Cancer Research Wales Announces Major New Investment
As part of its latest initiative, Cancer Research Wales has announced over £1.6M of new funding for a series of cancer research projects across Wales. All parts of Wales are set to benefit from this new funding and it brings the total invested to over £2.1M since December last year.
Building Clinical Research Platforms in North Wales
Cancer researchers in North Wales will receive over £600,000 for several exciting programmes of work.
Dr Nick Wreglesworth, a medical oncologist for Betsi Cadwaladr University Health Board, has joined forces with Dr Ramsay McFarlane to undertake a body of research utilising Cancer Testis Antigens (CTAs). CTAs are a family of proteins that are found in cancer cells but not normally in healthy cells, so they offer a promising target for the detection and treatment of cancer. This new project will focus on a CTA called TEX19, which is expressed in lung, bowel and ovarian cancers, some of the leading causes of cancer deaths in Wales.
It is well known that patient outcomes are better in health boards which are research intensive.
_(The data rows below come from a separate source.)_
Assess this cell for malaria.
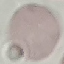
It is uninfected.

{
  "image_type": "automatically extracted cell patch, resized to 64 × 64 pixels",
  "preparation": "thin blood smear",
  "stain": "Giemsa",
  "capture": "smartphone camera at the microscope eyepiece"
}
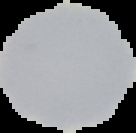

Summary:
  - Preparation: thin blood film
  - Malaria status: uninfected
  - Image type: segmented cell region on a black background
  - Image size: 136×133 pixels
Assess this cell for malaria.
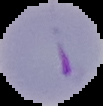

Parasitized.

Summary:
  - Image type: segmented cell region with the area outside set to black
  - Preparation: thin blood smear
  - Image size: 103×106 pixels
Classify this cell by malaria status.
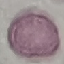
It is uninfected.

Summary:
  - Preparation: thin smear
  - Stain: Giemsa
  - Image type: automatically extracted cell patch, resized to 64 × 64 pixels
  - Capture: smartphone camera at the microscope eyepiece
Locate every malaria parasite.
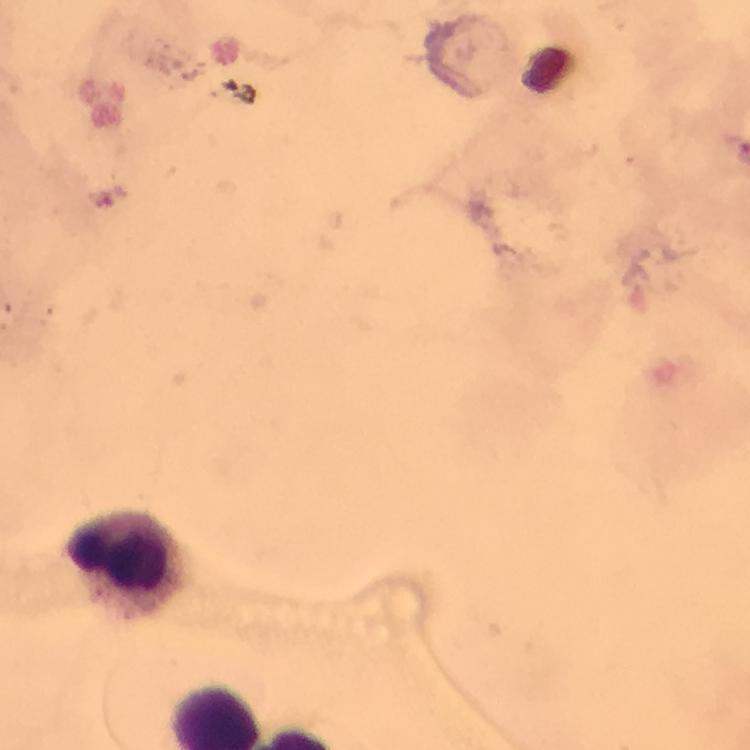
No malaria parasites seen.

magnification = 100x
context = from a malaria diagnostic workup
image size = 750×750 pixels
capture = smartphone camera through the microscope
immersion oil = applied
cropped from = one field of view
leukocyte locations = approximate centers as {x, y} in pixels: {126, 565}
stain = Giemsa
preparation = thick smear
Assess this cell for malaria.
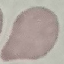
It is uninfected.

Summary:
  - Preparation: thin smear
  - Stain: Giemsa
  - Image type: cell patch, automatically extracted from a larger field of view and resized to 64 × 64 pixels
  - Capture: smartphone through the microscope eyepiece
This new work will act as a catalyst to build critical mass for clinical research in North Wales and will provide a platform for the development of new cancer treatments that can be incorporated into the NHS. Dr Wreglesworth and Dr McFarlane have assembled a talented team of researchers, clinicians, computer scientists and technology partners who will work collectively to deliver this innovative cancer research.
Elsewhere in North Wales, two novel studies will investigate how cancer cells can repair their DNA following conventional treatments such as chemotherapy. Increased understanding of such fundamental aspects of cancer biology will give clinicians the ability to pinpoint which patients are more likely to respond to certain types of treatment for ovarian and breast cancers. This personalised approach to cancer therapy will help ensure that patients are treated with the right drug at the right time.
Cutting Edge Developments in West Wales
Swansea University will receive around £400,000 for several research initiatives.
A drug development programme is set to design and test new agents for use in acute myeloid leukaemia (AML). This form of blood cancer is fast-growing and difficult to treat and is the leading cause of death from leukaemia in the UK.
Dr Salvatore Ferla and his team will use a combination of computer-aided drug design and laboratory techniques to develop drugs against a key protein called GATA-2, which controls a network of cancer-related genes. The development of new therapies that can block
GATA-2 will offer clinicians a new strategy against this aggressive leukaemia.
Two research groups will receive further funding to continue their development of blood tests for prostate and oesophageal cancers.
Dr Jason Webber’s team will work to refine their technique that assesses cancer-derived extracellular vesicles, small bubbles of fat that cells can use to communicate. By analysing extracellular vesicles released into the blood from prostate tumours, they hope to be able to be able to distinguish aggressive forms of the cancer.
Elsewhere, Prof Gareth Jenkins’ team will build on their previous work developing a blood test for oesophageal cancer, which can detect damage in red and white blood cells caused by noxious chemicals released from the growing tumour. The team will now investigate how such damage comes about as patients progress from persistent gastric reflux through to oesophageal cancer, via the pre-malignant condition Barrett’s Oesophagus.
Brain Cancer Focus for South-East Wales
For decades, survival rates for brain cancers have seen very little improvement. Building on previous successes, including the Ed Evans Brain Tumour Scholarship, Cancer Research Wales is pleased to announce another £235,000 for research in this area as part of the new funding.
The first project is the further development of laboratory “mini brains” that can be used to replicate the clinical picture of brain tumours.
These mini brains are created in the lab using stem cells from taken from the blood of patients and contain all the structures and cell types that are found in normal brains. Brain cancer cells can then be taken from the same patients and implanted into the mini brains to mirror the exact clinical situation. Using this model, scientists will be able to test new therapies for brain tumours and accelerate improvements in our understanding of these devastating cancers.
The second project is aiming to generate an effective new way to treat glioblastoma, the most common form of brain cancer, using specially engineered viruses and will make use of the mini brains described above.
Prof Alan Parker’s team have previously engineered a common virus to no longer cause illness, but instead to infect and kill cancer cells without harming normal cells. Now they will test whether additional anti-cancer benefits can be incorporated into their therapy, including delivering chemotherapy drugs directly into the tumour and enhancing the immune system’s response to the cancer. It is hoped that the finished virus will be highly effective at killing glioblastoma and can be taken towards clinical trials in future.
Other funding at Cardiff University includes two drug development projects aiming to design and test new therapies that encourage cancer cells to commit suicide and research investigating the fundamental changes that cause polyps to develop into bowel cancer.
Cancer Research Wales is delighted to be able to announce this significant new investment across Wales. Thank you to all our supporters, without whom such exciting funding initiatives would not be possible.